Brig. Gen. Patrick R. Michaelis, Fort Jackson commanding general, and Post Command Sgt. Maj. Philson Tavernier pin the Expert Soldier Badge on Soldiers who completed all testing with a first-time ‘GO’ during a pinning ceremony April 22, 2022. These awardees were considered the best of the best for passing all lanes earning the additional title of Straight Edge.

E3B testing ends, 72 make the cut

By Alexandra Shea, Fort Jackson Public Affairs

After six weeks of preparation, two weeks of train-up and one week of rigorous testing, 72 make the cut and earn the title of expert.

About 180 candidates arrived to Fort Jackson three weeks ago to compete for the Expert Infantry, Expert Soldiers and Expert Field Medical Badge, now referred to as E3B. More than half didn’t make the cut.

The 72 that did gather on Darby Field April 22 received their respective badge.

“There is a huge crowd here, for all the right reason,” said Brig. Gen. Patrick R. Michaelis, U.S. Army Training Center and Fort Jackson commanding general. “That reason is to celebrate excellence.”

Michaelis and Post Command Sgt. Maj. Philson Tavernier along with Brig. Gen. Mary Kreuger, Health Command Atlantic’s commanding general, celebrated the victory of each candidate.

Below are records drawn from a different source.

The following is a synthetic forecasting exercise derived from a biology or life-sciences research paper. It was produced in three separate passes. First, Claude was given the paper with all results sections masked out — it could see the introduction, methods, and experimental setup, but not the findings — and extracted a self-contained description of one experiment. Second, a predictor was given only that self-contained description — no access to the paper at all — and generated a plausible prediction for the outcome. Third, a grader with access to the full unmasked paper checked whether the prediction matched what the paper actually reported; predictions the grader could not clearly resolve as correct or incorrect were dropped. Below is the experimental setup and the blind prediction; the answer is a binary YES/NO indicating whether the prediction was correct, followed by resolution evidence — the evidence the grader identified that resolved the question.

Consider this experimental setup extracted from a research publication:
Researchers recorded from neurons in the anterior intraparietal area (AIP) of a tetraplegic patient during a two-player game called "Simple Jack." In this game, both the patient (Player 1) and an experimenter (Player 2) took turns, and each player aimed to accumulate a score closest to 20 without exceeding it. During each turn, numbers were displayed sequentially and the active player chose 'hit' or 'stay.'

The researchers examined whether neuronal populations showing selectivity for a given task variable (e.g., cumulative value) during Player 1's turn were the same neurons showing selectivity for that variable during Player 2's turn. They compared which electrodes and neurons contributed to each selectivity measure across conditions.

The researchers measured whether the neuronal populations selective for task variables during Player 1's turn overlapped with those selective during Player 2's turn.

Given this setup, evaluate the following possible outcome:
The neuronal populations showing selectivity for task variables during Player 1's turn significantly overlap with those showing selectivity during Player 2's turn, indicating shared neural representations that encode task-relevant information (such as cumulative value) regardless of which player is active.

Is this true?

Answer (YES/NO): NO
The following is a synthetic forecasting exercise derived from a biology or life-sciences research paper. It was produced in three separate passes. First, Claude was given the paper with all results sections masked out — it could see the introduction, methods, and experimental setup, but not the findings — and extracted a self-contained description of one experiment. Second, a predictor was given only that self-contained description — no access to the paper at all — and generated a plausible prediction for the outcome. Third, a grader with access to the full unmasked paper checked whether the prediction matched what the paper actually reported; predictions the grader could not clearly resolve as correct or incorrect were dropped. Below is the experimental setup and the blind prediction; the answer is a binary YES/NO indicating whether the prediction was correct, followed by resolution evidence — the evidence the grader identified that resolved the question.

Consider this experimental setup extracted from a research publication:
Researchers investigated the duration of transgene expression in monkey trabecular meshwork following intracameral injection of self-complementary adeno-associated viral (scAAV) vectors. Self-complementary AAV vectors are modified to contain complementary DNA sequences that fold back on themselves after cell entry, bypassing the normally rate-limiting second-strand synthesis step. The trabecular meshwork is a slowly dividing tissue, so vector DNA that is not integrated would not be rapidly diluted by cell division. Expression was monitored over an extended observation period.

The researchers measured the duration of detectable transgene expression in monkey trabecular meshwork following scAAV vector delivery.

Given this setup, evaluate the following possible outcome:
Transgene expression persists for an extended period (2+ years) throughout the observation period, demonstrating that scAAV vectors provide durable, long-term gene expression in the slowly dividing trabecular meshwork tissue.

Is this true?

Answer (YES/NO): YES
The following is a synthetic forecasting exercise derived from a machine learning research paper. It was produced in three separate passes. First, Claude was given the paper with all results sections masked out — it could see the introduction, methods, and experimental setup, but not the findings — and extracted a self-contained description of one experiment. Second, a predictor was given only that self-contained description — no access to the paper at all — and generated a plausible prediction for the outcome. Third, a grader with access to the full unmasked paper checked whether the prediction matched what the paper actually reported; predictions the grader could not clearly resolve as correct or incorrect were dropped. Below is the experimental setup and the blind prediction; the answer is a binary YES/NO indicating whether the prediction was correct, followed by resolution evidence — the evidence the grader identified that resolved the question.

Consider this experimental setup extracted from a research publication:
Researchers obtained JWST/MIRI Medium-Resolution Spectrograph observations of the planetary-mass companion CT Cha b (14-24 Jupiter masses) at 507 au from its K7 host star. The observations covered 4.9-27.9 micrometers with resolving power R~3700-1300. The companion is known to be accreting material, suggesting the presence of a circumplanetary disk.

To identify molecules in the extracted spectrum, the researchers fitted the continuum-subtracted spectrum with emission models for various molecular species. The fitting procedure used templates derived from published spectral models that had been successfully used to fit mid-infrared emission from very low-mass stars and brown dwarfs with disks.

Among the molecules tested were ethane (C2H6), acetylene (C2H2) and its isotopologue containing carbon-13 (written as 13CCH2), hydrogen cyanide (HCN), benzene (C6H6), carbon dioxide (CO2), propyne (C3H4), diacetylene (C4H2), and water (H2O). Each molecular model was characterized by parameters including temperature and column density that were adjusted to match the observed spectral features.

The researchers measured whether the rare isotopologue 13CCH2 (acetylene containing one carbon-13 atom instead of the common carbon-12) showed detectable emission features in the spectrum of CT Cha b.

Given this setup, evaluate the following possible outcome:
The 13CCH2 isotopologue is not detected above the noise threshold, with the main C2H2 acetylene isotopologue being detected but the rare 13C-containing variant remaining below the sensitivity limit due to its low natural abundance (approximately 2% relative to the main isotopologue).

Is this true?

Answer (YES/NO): NO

During the last week of March, more than 100 support cadre and badge holders welcomed almost 180 candidates from across the East Coast to begin two weeks of lane training where candidates got their first taste of what the testing lanes would be like. For many candidates the train-up was essential and offered them their first hands-on experience with some of the equipment they used during testing.

“Not everyone has access to an MK-19,” said Sgt. Maj. Reggie Fox, the EIB and ESB testing president. “The train-up let them get their hands on the weapon system before they tested.”

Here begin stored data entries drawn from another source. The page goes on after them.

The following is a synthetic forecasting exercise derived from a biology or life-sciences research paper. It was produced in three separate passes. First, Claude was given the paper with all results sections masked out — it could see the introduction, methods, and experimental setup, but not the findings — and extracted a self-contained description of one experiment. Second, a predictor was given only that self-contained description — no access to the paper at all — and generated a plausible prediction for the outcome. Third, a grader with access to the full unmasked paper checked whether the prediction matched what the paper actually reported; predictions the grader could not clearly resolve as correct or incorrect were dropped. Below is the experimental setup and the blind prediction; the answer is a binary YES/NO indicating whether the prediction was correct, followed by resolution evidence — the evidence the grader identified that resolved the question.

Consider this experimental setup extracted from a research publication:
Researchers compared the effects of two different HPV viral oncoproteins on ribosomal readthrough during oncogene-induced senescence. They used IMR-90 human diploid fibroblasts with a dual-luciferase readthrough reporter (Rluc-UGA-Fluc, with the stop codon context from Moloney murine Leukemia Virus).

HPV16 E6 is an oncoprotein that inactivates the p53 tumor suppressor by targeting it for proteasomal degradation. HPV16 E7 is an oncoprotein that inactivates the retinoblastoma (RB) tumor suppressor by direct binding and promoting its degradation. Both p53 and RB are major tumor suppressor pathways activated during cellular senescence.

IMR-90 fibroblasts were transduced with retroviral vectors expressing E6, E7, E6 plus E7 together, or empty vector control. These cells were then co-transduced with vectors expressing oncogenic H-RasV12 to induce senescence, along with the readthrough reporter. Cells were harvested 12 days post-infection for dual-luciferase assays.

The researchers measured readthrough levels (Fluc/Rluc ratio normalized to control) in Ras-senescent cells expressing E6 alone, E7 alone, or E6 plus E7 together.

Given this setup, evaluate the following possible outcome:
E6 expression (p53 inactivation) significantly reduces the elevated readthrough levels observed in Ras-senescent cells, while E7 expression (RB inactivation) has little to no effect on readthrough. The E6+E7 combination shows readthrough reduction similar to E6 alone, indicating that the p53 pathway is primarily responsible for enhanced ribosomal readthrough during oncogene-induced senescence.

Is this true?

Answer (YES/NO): NO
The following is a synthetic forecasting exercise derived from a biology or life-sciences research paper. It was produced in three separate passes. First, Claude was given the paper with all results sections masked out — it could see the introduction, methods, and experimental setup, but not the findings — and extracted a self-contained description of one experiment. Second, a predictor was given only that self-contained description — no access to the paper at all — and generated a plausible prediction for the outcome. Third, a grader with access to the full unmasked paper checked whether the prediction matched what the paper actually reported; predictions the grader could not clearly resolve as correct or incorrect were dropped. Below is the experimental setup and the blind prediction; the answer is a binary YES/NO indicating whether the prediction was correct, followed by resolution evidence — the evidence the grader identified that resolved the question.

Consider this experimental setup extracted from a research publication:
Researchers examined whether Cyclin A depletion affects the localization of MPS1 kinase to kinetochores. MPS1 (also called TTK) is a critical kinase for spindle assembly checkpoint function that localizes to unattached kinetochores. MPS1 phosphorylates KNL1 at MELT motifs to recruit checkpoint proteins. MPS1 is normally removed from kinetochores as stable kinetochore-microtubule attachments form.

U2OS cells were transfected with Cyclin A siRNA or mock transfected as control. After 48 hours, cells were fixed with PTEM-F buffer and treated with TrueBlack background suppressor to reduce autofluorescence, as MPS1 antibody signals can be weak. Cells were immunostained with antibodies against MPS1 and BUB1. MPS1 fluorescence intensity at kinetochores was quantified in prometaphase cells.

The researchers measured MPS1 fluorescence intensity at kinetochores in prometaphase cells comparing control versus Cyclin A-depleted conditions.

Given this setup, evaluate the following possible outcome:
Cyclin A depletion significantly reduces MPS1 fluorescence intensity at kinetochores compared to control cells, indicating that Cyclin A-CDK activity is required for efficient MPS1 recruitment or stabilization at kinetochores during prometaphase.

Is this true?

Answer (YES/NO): YES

Each badge required individual, rigorous tests of the Warrior Task and Skills of each Soldier. Each task tested involved numerous steps that had to be completed in order and in the given amount of time to receive a ‘GO’ and pass on to the next task. Some tasks had as many as 35 steps.

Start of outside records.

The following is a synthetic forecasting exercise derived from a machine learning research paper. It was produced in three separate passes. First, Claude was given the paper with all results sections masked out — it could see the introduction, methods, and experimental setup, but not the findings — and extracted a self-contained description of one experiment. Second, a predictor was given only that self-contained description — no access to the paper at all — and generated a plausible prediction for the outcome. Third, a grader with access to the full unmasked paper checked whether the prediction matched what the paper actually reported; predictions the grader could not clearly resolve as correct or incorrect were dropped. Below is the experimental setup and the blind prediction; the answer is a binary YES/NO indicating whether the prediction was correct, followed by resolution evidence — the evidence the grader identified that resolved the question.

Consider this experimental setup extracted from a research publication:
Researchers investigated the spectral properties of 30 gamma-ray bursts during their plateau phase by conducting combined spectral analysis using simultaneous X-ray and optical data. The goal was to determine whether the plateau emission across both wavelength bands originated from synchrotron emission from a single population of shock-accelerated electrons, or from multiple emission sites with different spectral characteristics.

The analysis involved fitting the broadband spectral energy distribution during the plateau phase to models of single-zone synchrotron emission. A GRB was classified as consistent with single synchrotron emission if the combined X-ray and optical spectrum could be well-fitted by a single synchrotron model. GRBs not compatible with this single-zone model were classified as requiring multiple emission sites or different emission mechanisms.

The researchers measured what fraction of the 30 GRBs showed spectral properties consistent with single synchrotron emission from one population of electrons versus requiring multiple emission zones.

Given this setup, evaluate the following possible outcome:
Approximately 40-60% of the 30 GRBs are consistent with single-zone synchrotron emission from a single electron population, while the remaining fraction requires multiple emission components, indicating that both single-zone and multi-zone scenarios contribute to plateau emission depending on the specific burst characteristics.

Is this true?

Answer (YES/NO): NO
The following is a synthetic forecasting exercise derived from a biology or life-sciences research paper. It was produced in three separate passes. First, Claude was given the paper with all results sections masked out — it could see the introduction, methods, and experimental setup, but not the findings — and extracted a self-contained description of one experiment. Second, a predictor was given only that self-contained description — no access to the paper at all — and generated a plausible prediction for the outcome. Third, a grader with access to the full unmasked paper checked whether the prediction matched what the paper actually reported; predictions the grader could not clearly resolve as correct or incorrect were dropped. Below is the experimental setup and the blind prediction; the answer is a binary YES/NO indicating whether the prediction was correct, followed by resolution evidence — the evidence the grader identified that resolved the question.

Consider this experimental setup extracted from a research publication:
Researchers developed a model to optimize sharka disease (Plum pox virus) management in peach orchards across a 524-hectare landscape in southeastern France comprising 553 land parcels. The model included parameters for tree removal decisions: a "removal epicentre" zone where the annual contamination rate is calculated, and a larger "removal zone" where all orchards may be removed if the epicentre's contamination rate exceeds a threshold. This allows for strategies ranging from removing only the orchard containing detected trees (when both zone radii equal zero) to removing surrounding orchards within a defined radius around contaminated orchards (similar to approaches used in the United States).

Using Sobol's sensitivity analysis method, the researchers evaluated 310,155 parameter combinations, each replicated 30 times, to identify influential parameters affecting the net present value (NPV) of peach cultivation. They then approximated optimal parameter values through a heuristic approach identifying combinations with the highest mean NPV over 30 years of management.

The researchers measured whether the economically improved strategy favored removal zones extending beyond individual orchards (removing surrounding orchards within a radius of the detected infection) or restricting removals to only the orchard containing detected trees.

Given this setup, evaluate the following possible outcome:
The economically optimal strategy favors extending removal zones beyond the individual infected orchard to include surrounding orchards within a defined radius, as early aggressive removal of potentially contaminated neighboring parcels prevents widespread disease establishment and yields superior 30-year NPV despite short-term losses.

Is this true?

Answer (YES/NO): NO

Once the two weeks were complete, the final testing began and the stress was on.

“Having to get everything right and making very few mistakes throughout the week made it challenging and that’s why we lost so many people,” said Maj. Andrew Jenzer, a maxillofacial surgeon from Fort Gordon, Georgia, who earned the EFMB.

“I took it one lane at a time,” said Staff Sgt. Carlecia Richardson, a drill sergeant assigned to Company D, 2nd Battalion, 39th Infantry Regiment and ESB candidate. “I can’t worry about any other task other than the one I’m focusing on.”

The final day of the test, candidates started a 12-mile ruck march before the sun broke over the horizon. Exhausted, the candidates that finished in the three-hour time limit were happy to know they had earned their badge and would be returning home soon for some much need rest and relaxation.

“It’s about perseverance and hard work,” said Staff Sgt. Dante Salcedo, a drill sergeant assigned to 2nd Battalion, 39th Infantry Regiment. “I did this last year but failed. Now that I I’ve made it, I’m ready to take my Family to a brunch and get back some of the calories I lost this week.”

The day ended for the awardees with a pinning ceremony on Darby Field. Michaelis, Krueger and Tavernier were the first to pin the badges on awardees that received a ‘GO’ at all their testing lanes.

The top awardees to receive all ‘GO’ in their lanes earned an additional title; of the 17 EIB awardees, five earned True Blue, of the 41 ESB awardees 16 earned Straight Edge, and of the 14 EFMB awardees one was named Best Candidate.

Once pinned, the distinguished awardees exited the field. Family and unit members were invited to the field to pin the remaining awardees. Families rushed the field to reunite with their loved ones as unit members hugged and high-fived their awardee.

“Congratulations to all of you,” Michaelis said. “You knew that the norm was not enough and you wanted to be identified as an expert. You have proved that here today.

“You now have an obligation to the team, section, squad, and platoon level to instill those skills you have walked away from the course of the last three weeks into your formation. Those are the fundamental skills that carry our Army no matter where it’s at in the world or what mission it has.”